On MySQL8 it takes 0.8s
On MySQL5.7 it takes less then 0.1s

Both these results use the same query and the same database, the only difference is the MySQL version. This problem only seems to occur on big datasets, I can supply such a data-set on request for testing purposes.
[17 May 2021 8:27] Wil Williams
I have just upgraded to MySQL 8 (Ubuntu upgrade using 20.04) and experienced this issue. In short queries go from a fraction of a second to 5-10 seconds or more. I still have an old MacBook Air (10 years old) with he same data on it. The machine upgraded to MySQL 8 is a 2 year old Metabox.

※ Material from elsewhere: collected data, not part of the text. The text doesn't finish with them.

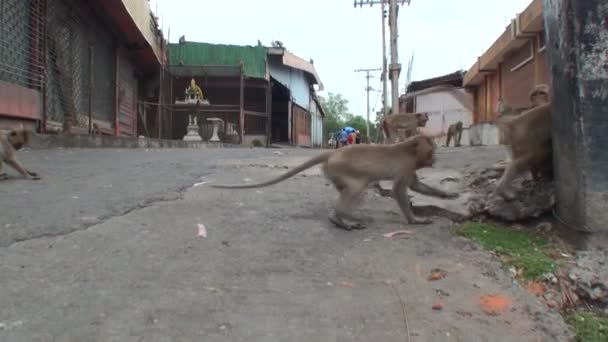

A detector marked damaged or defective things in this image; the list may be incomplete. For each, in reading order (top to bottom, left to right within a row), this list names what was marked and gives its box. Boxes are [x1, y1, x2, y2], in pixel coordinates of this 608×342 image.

cracked asphalt road [0, 146, 572, 340]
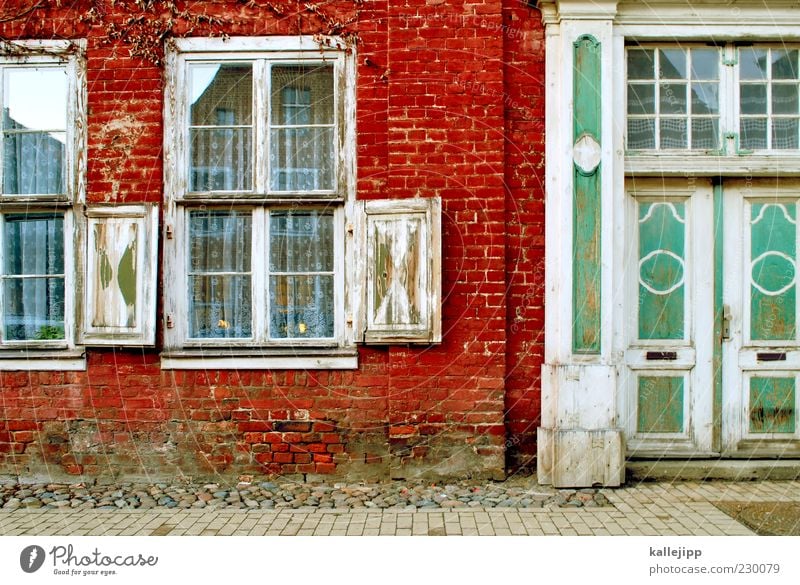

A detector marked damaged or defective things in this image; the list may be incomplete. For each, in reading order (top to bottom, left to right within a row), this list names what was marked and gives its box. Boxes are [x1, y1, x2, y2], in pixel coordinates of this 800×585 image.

peeling paint shutter [82, 204, 159, 344]
peeling paint shutter [358, 197, 444, 342]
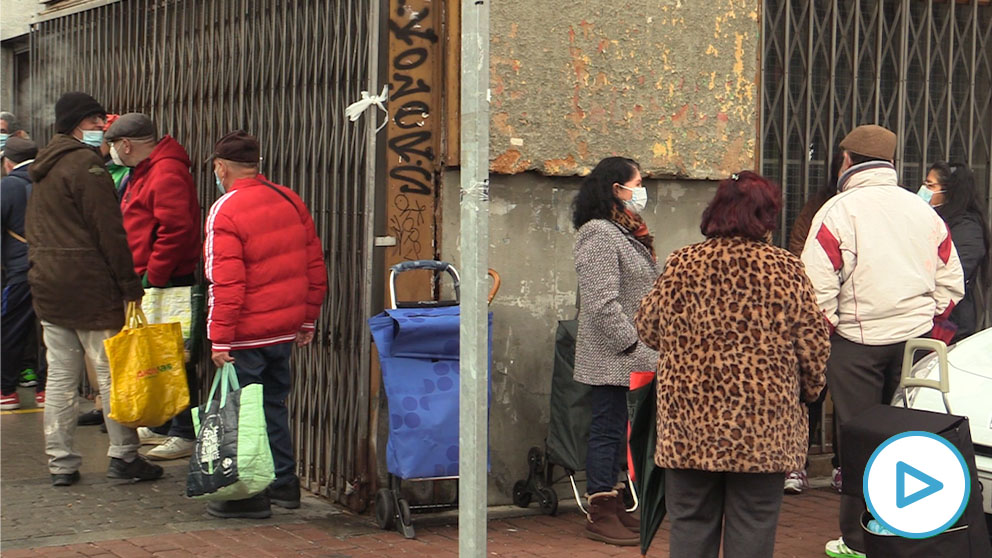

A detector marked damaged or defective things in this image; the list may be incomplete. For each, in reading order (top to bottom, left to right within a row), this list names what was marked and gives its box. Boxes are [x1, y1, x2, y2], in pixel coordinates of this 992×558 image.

peeling paint wall [488, 0, 760, 178]
peeling paint wall [440, 172, 712, 504]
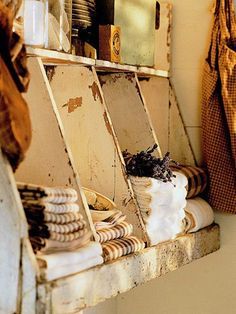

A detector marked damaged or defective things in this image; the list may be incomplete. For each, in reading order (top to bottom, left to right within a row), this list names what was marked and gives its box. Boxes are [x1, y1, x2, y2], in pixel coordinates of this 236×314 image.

peeling paint [62, 98, 83, 114]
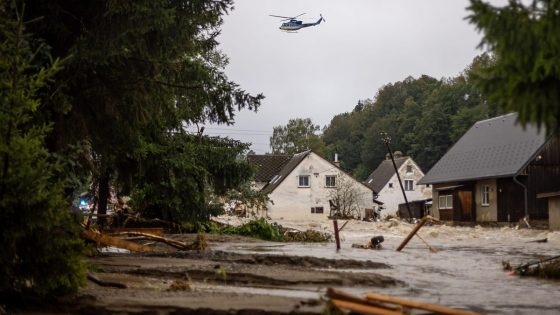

In short, old machine takes "0.00" seconds, newer machine with upgrade 6-10 seconds. Table has 1100323 rows containing contour features (1.5G contours.MYD).

Server version: 5.7.24-0ubuntu0.16.04.1 (Ubuntu)
mysql> SELECT id FROM data.contours WHERE ( MBRIntersects(shape,ST_GeomFromText('POLYGON((115.7614517211914 -32.09939956665039,115.77835845947266 -32.09939956665039,115.77835845947266 -32.08985137939453,115.7614517211914 -32.08985137939453,115.7614517211914 -32.09939956665039))', 0 )) );
34 rows in set (0.00 sec)

Server version: 8.0.25-0ubuntu0.20.04.1 (Ubuntu)
mysql> SELECT id FROM contours WHERE ( MBRIntersects(shape,ST_GeomFromText('POLYGON((115.7614517211914 -32.09939956665039,115.77835845947266 -32.09939956665039,115.77835845947266 -32.08985137939453,115.7614517211914 -32.08985137939453,115.7614517211914 -32.09939956665039))', 0 )) );
34 rows in set (5.88 sec)

mysql> SELECT id FROM contours WHERE ( ST_Within(shape,ST_GeomFromText('POLYGON((115.7614517211914 -32.09939956665039,115.77835845947266 -32.09939956665039,115.77835845947266 -32.08985137939453,115.7614517211914 -32.08985137939453,115.7614517211914 -32.09939956665039))', 0 )) );
10 rows in set (9.72 sec)

mysql> SELECT id FROM contours WHERE ( ST_Intersects(shape,ST_GeomFromText('POLYGON((115.7614517211914 -32.09939956665039,115.77835845947266 -32.09939956665039,115.77835845947266 -32.08985137939453,115.7614517211914 -32.08985137939453,115.7614517211914 -32.09939956665039))', 0 )) );
27 rows in set (9.82 sec)
[17 May 2021 14:24] MySQL Verification Team
The performance was improved over 8.0.15.